═════ The input ═════
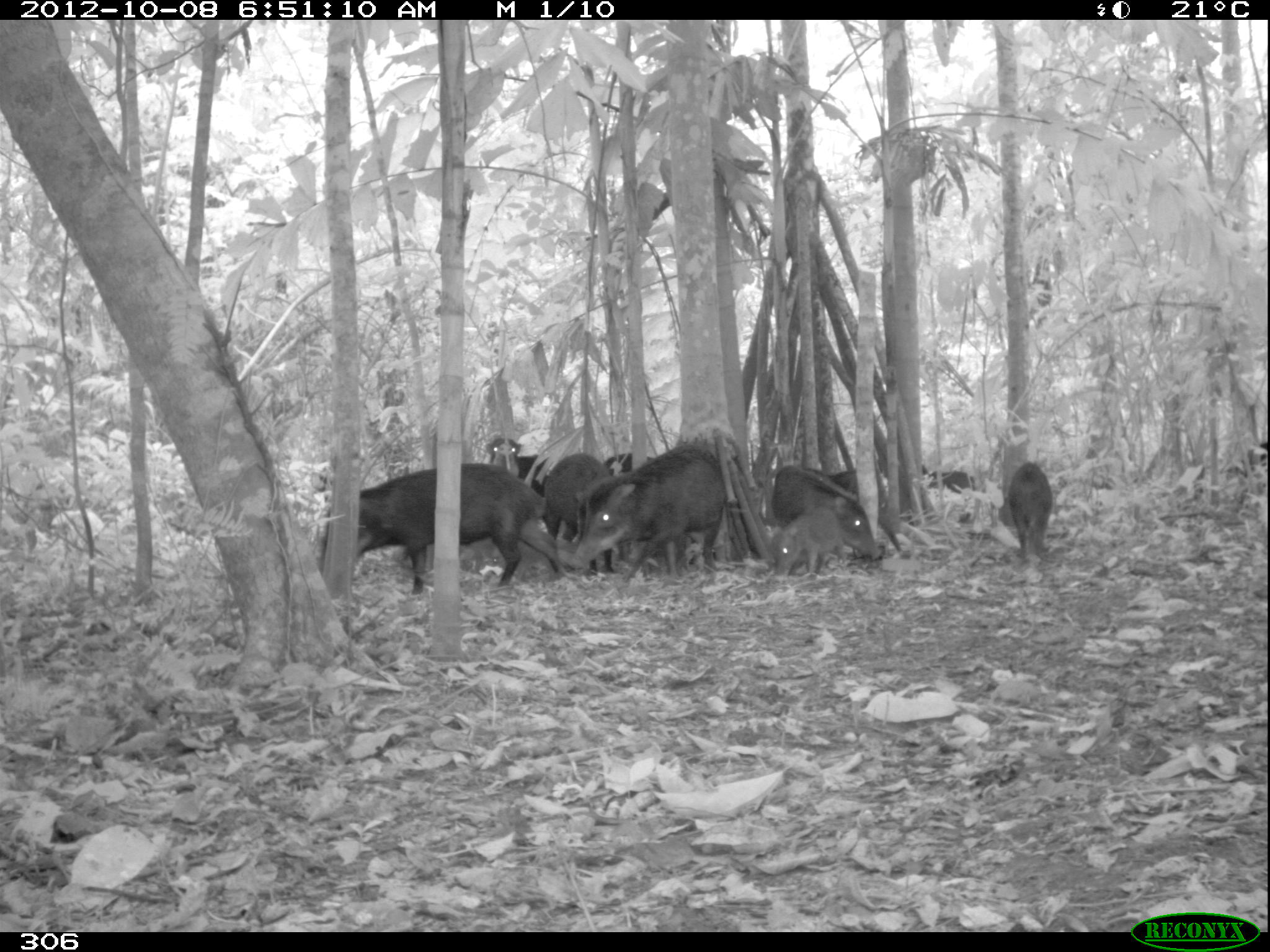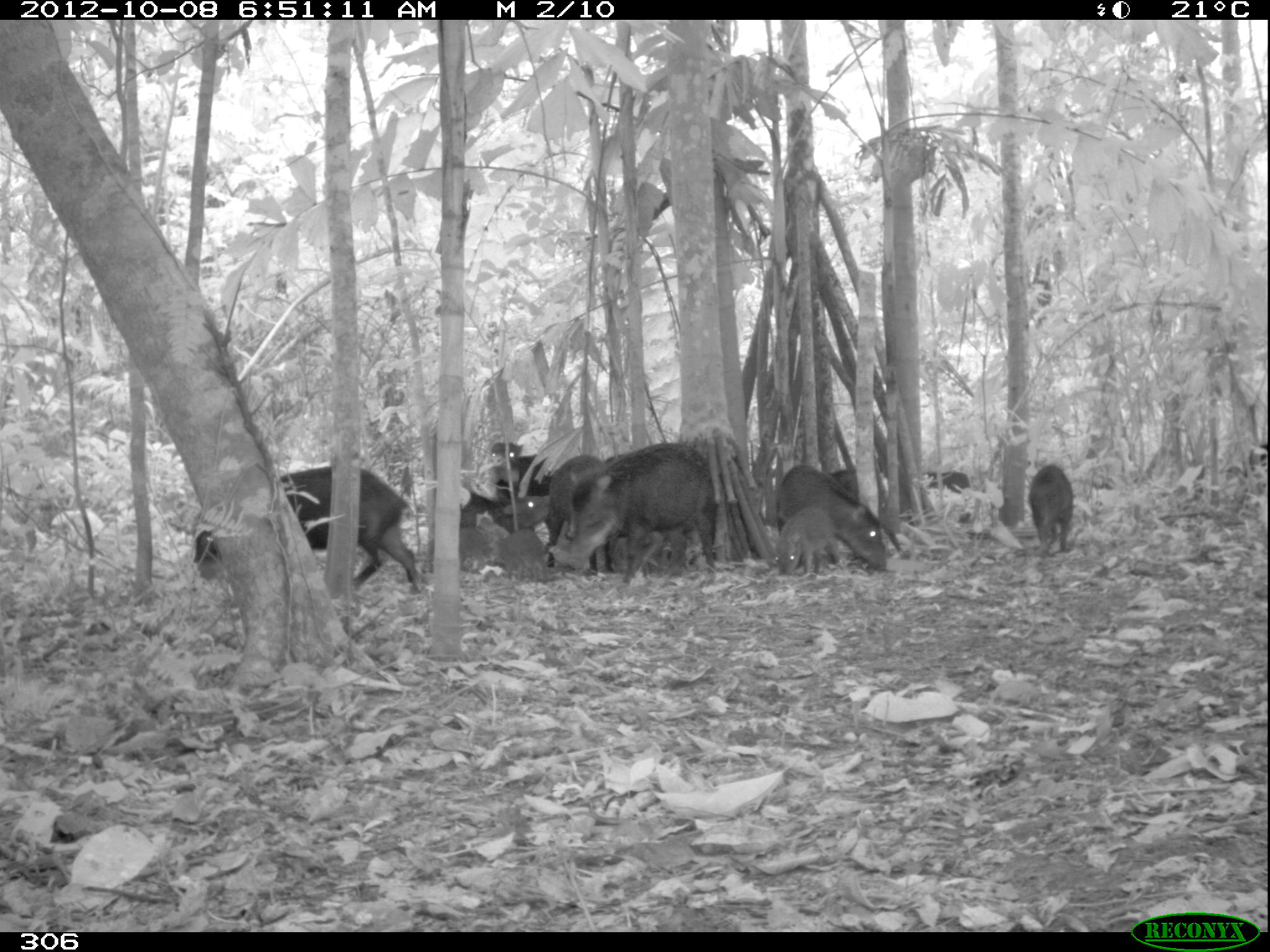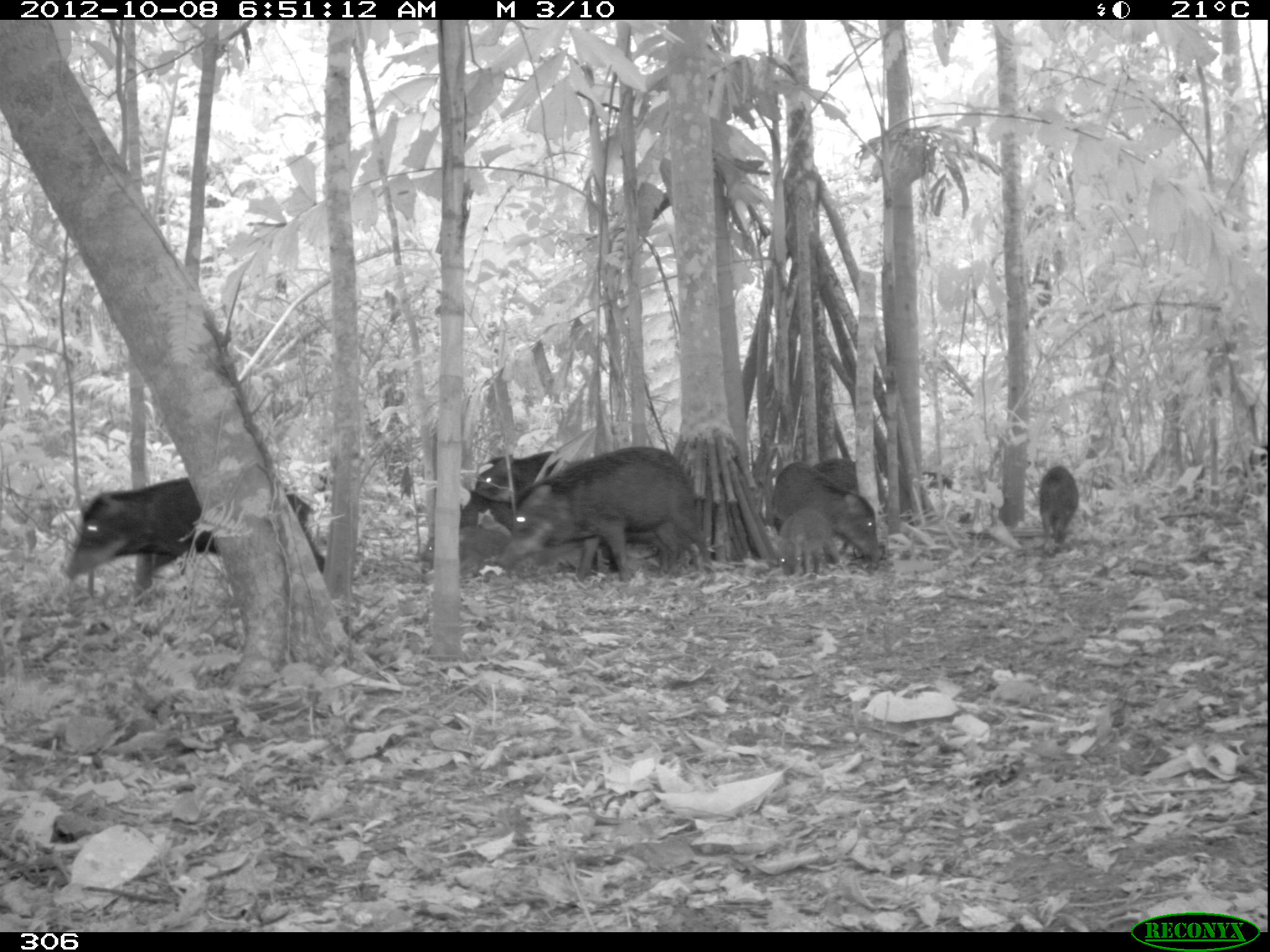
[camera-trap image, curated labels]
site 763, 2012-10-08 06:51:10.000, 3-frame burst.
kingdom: Animalia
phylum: Chordata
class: Mammalia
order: Artiodactyla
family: Tayassuidae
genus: Tayassu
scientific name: Tayassu pecari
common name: white-lipped peccary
Tayassu pecari (white-lipped peccary).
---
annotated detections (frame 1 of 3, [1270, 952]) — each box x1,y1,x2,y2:
tayassu pecari: 314,461,568,595; 569,441,728,590; 771,462,885,562; 542,452,616,576; 769,504,847,578; 1006,460,1055,562; 484,437,549,499; 921,464,980,494; 603,452,657,478; 828,468,864,501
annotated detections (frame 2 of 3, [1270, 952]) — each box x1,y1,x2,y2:
tayassu pecari: 194,467,424,593; 568,442,717,585; 775,465,886,570; 546,453,614,575; 829,468,895,553; 458,494,550,547; 775,507,842,574; 1026,465,1074,557; 486,440,549,493; 496,529,553,582; 923,468,973,522; 428,528,489,569; 1249,442,1267,476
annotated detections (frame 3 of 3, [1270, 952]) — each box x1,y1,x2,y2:
tayassu pecari: 64,476,325,599; 494,445,714,586; 772,460,883,570; 420,525,508,583; 777,506,840,576; 474,451,562,501; 1038,464,1079,544; 813,457,859,492; 920,470,962,494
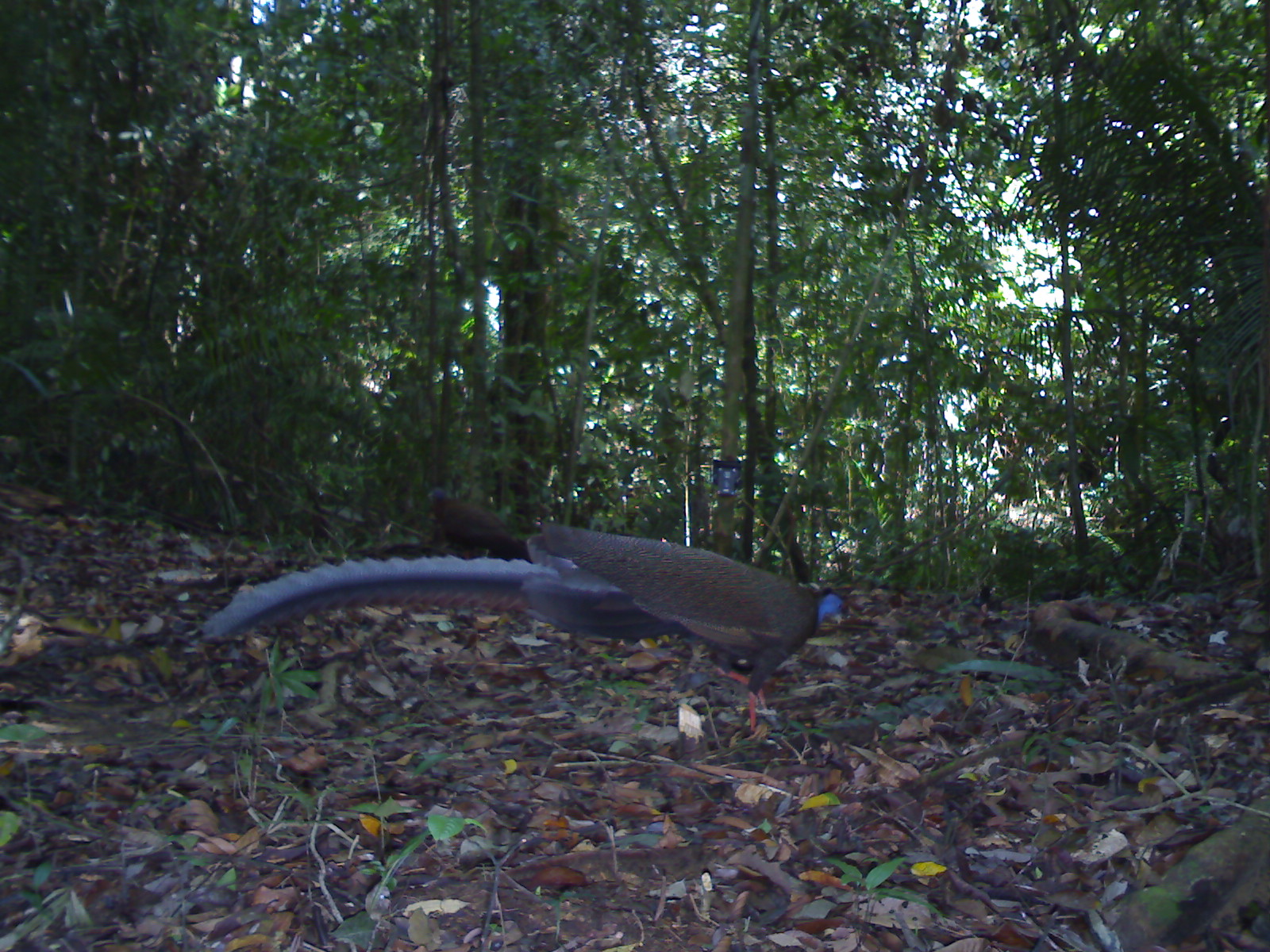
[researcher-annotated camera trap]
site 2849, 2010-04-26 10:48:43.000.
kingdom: Animalia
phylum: Chordata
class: Aves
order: Galliformes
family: Phasianidae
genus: Argusianus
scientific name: Argusianus argus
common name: great argus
Argusianus argus (great argus), count 1, sex female.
═════
Exercise details
Each record above is to be copied out exactly; its pictures are not.

Problem solution
[camera-trap image, curated labels]
site 763, 2012-10-08 06:51:10.000, 3-frame burst.
kingdom: Animalia
phylum: Chordata
class: Mammalia
order: Artiodactyla
family: Tayassuidae
genus: Tayassu
scientific name: Tayassu pecari
common name: white-lipped peccary
Tayassu pecari (white-lipped peccary).
---
annotated detections (frame 1 of 3, [1270, 952]) — each box x1,y1,x2,y2:
tayassu pecari: 314,461,568,595; 569,441,728,590; 771,462,885,562; 542,452,616,576; 769,504,847,578; 1006,460,1055,562; 484,437,549,499; 921,464,980,494; 603,452,657,478; 828,468,864,501
annotated detections (frame 2 of 3, [1270, 952]) — each box x1,y1,x2,y2:
tayassu pecari: 194,467,424,593; 568,442,717,585; 775,465,886,570; 546,453,614,575; 829,468,895,553; 458,494,550,547; 775,507,842,574; 1026,465,1074,557; 486,440,549,493; 496,529,553,582; 923,468,973,522; 428,528,489,569; 1249,442,1267,476
annotated detections (frame 3 of 3, [1270, 952]) — each box x1,y1,x2,y2:
tayassu pecari: 64,476,325,599; 494,445,714,586; 772,460,883,570; 420,525,508,583; 777,506,840,576; 474,451,562,501; 1038,464,1079,544; 813,457,859,492; 920,470,962,494
[researcher-annotated camera trap]
site 2849, 2010-04-26 10:48:43.000.
kingdom: Animalia
phylum: Chordata
class: Aves
order: Galliformes
family: Phasianidae
genus: Argusianus
scientific name: Argusianus argus
common name: great argus
Argusianus argus (great argus), count 1, sex female.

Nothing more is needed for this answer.